Another ISS mission JPL launched is called ECOSTRESS. The mission sent a thermal radiometer onto the space station in June 2018 to monitor how plants lose water through their leaves, with the goal of figuring out how the terrestrial biosphere reacts to changes in water availability. James said the plan is to “tell you the kind of foliage health around the globe” from space.

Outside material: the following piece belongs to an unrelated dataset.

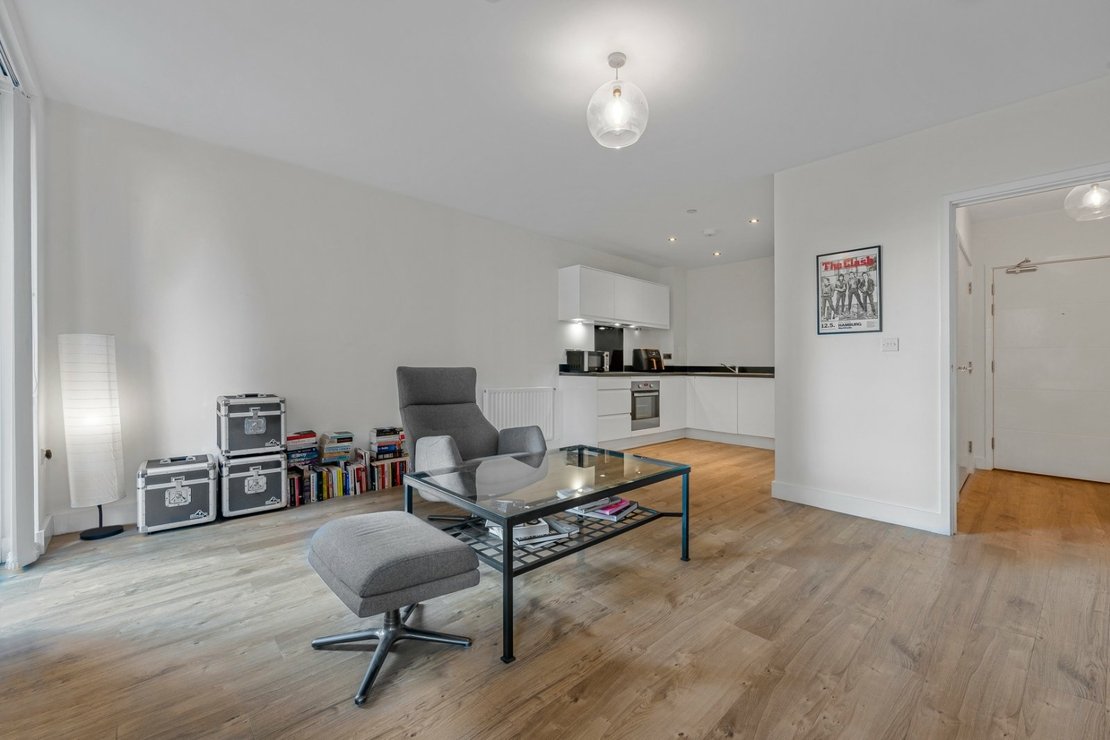 1 bedroom Flat for sale in Chesterton House-view3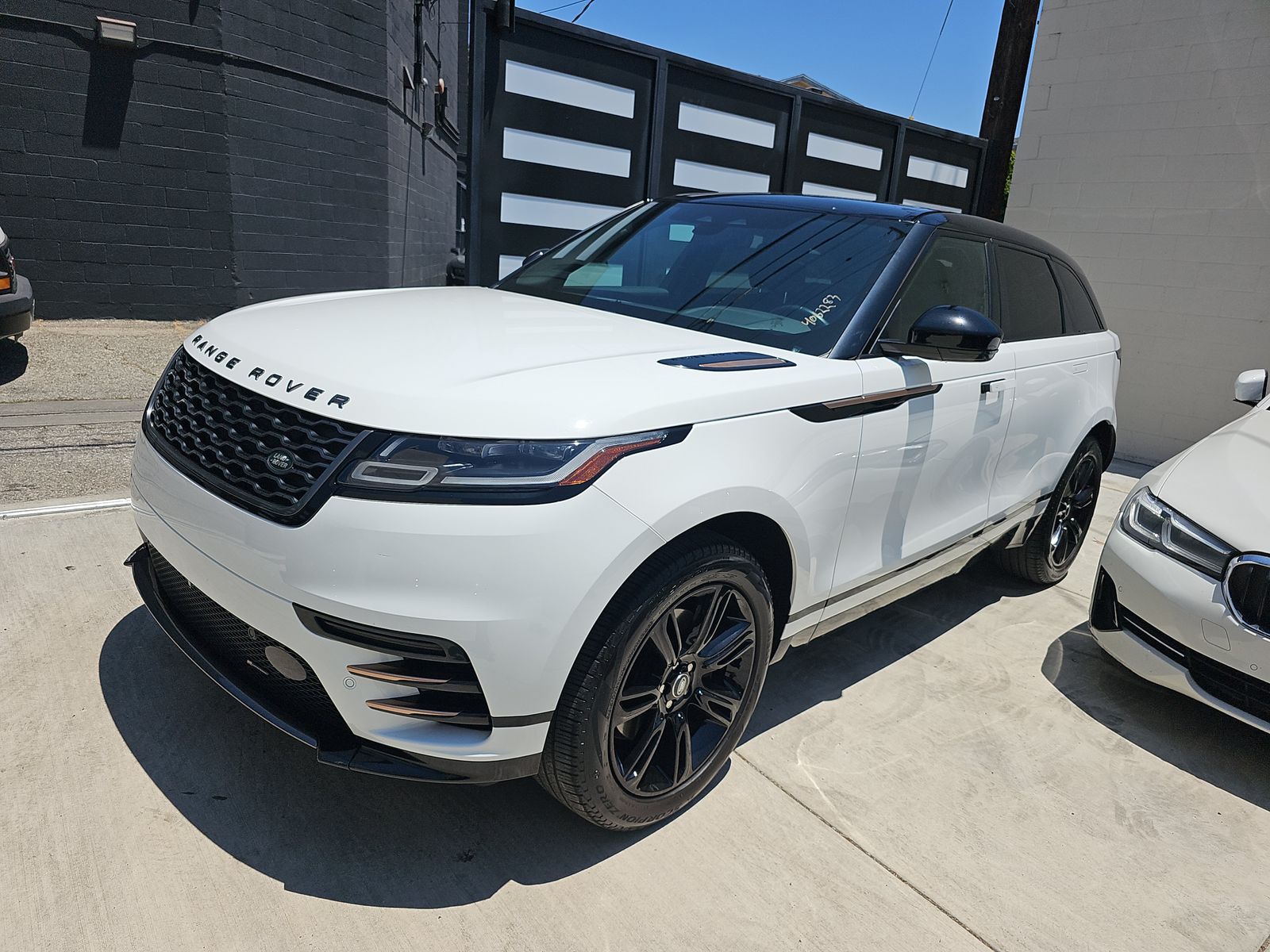 2022 Land Rover Range Rover Velar R-Dynamic S AWD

One other ISS project is called Cold Atom Lab. It is “an incredible fundamental physics machine,” James said, that’s run by “three Nobel Prize winners as principal investigators on the Space Station.” Cold Atom Lab is a physics experiment geared toward figuring out how quantum phenomena behave in space by cooling atoms with lasers to just below absolute zero degrees.

In the long term, James was optimistic NASA’s imaging projects could lead to more dramatic discoveries. Surveying the makeup of planets’ atmospheres is a project “in the astrophysics domain we’re very excited about,” James said. He added that this imaging could lead to information about life on other planets, or, at the very least, an understanding of why they’re no longer habitable.